Passage for review:
3. It may be technically superior but that statement in of itself is divisive and can shudder some away. It is not enough to simply be technically superior and from my observation the statements tend to originate from X/Googlers.
A number of people will latch onto feature set (for beta, number of films available was a factor). The absence of features will often discount a choice out of the gate (even if those features are irrelevant) as an example:
- regional coverage:
AWS - 15 regions/~38 zones
Azure - 36 regions/zones
Google - 6 regions/18 zones
- partially/fully managed services: AWS is continually growing these, at a level that seems to outpace competitors.
- Outwardly Google appears to tackle the "hard problems" with technically superior solutions (e.g. TensorFlow, BigQuery) but often appears to neglect the "boring" problems a number of companies want as well (e.g. Cloud VDI's, SnowBall, etc).
- Some areas seem to be ossified due to tight coupling (e.g. servlet 3.0 and python support in GAE).
There is no silver bullet solution. Every provider will have an outage at some point and this could be a big reason that GCE won't be knocked out of the game. I also think Google is working really hard to build community and mindshare. I don't have a crystal ball so only time will tell what happens but technical superiority has rarely been the sole reason that drives adoption.

Dataset records:
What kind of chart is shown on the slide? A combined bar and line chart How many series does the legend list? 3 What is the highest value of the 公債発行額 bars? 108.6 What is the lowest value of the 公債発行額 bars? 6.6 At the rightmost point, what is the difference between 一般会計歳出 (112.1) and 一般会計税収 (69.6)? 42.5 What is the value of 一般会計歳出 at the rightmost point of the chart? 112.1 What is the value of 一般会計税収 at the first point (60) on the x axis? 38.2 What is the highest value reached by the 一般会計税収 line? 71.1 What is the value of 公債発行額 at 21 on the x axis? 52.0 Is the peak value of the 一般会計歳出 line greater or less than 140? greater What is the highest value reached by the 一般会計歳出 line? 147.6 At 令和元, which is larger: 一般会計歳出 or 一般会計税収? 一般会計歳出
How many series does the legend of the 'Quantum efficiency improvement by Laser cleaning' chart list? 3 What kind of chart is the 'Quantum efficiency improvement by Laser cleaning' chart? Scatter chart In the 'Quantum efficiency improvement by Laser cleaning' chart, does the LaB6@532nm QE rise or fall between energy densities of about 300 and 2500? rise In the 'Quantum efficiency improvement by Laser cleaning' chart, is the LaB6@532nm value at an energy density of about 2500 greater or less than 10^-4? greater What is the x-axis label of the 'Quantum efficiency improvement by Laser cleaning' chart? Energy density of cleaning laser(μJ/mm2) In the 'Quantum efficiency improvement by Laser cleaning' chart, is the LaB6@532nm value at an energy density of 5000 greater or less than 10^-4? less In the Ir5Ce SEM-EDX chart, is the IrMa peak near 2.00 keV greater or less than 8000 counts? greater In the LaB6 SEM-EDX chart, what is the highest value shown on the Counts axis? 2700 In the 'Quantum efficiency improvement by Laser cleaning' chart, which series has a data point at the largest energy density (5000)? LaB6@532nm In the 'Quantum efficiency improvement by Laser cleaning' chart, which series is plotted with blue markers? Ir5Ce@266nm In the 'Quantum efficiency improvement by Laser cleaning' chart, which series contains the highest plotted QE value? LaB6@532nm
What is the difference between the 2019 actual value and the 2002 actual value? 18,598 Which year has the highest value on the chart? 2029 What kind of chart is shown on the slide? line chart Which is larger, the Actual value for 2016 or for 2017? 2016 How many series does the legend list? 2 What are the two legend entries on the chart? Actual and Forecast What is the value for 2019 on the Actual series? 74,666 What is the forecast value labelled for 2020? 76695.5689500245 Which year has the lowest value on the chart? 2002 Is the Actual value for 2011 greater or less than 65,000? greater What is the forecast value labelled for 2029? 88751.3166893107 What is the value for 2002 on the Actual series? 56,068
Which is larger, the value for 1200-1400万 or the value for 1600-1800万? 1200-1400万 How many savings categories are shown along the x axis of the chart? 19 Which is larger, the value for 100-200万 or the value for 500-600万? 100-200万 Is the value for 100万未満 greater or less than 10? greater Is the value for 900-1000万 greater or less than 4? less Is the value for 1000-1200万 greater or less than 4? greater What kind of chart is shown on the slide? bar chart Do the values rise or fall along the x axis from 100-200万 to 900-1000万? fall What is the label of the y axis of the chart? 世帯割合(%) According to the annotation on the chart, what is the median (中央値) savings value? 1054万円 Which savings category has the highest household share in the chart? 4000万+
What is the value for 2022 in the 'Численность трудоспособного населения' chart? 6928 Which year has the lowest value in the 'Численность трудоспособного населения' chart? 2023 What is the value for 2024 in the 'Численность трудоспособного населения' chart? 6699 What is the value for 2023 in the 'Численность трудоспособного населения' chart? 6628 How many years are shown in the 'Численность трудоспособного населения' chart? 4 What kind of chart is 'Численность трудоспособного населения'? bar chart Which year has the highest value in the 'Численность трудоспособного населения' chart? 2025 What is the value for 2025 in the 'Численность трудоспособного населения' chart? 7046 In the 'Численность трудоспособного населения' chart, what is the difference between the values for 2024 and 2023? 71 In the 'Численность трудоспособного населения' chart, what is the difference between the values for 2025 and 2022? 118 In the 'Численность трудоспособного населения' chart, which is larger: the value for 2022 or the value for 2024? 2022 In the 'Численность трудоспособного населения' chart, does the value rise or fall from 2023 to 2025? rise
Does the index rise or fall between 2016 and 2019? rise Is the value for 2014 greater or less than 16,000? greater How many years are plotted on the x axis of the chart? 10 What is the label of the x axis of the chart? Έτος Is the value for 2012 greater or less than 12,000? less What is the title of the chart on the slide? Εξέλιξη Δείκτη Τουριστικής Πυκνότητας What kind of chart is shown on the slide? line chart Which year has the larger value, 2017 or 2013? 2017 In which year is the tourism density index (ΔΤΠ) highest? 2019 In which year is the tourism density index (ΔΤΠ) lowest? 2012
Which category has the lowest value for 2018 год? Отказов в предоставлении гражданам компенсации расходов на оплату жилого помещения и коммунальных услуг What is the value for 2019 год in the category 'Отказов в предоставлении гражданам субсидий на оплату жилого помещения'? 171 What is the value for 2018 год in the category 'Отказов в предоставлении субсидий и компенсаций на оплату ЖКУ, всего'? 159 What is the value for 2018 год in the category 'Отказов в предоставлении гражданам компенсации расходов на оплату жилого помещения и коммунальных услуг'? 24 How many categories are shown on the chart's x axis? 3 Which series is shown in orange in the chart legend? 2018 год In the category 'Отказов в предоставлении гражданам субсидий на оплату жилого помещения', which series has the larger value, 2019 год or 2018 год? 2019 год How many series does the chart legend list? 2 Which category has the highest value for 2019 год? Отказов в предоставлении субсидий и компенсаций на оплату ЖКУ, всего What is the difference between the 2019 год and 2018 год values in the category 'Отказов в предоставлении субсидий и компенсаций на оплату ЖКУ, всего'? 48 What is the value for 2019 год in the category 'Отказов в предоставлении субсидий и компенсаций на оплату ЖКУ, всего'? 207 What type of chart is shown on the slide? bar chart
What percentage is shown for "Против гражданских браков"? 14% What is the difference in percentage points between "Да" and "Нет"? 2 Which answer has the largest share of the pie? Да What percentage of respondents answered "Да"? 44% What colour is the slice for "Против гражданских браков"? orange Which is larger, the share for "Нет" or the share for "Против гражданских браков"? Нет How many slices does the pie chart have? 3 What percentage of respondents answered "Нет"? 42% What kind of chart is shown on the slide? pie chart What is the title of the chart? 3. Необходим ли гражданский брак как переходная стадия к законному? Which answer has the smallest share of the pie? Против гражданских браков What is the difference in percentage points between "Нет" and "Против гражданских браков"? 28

Directions:
Reproduce the comment above about cloud providers word for word, in full.

Finished task:
3. It may be technically superior but that statement in of itself is divisive and can shudder some away. It is not enough to simply be technically superior and from my observation the statements tend to originate from X/Googlers.
A number of people will latch onto feature set (for beta, number of films available was a factor). The absence of features will often discount a choice out of the gate (even if those features are irrelevant) as an example:
- regional coverage:
AWS - 15 regions/~38 zones
Azure - 36 regions/zones
Google - 6 regions/18 zones
- partially/fully managed services: AWS is continually growing these, at a level that seems to outpace competitors.
- Outwardly Google appears to tackle the "hard problems" with technically superior solutions (e.g. TensorFlow, BigQuery) but often appears to neglect the "boring" problems a number of companies want as well (e.g. Cloud VDI's, SnowBall, etc).
- Some areas seem to be ossified due to tight coupling (e.g. servlet 3.0 and python support in GAE).
There is no silver bullet solution. Every provider will have an outage at some point and this could be a big reason that GCE won't be knocked out of the game. I also think Google is working really hard to build community and mindshare. I don't have a crystal ball so only time will tell what happens but technical superiority has rarely been the sole reason that drives adoption.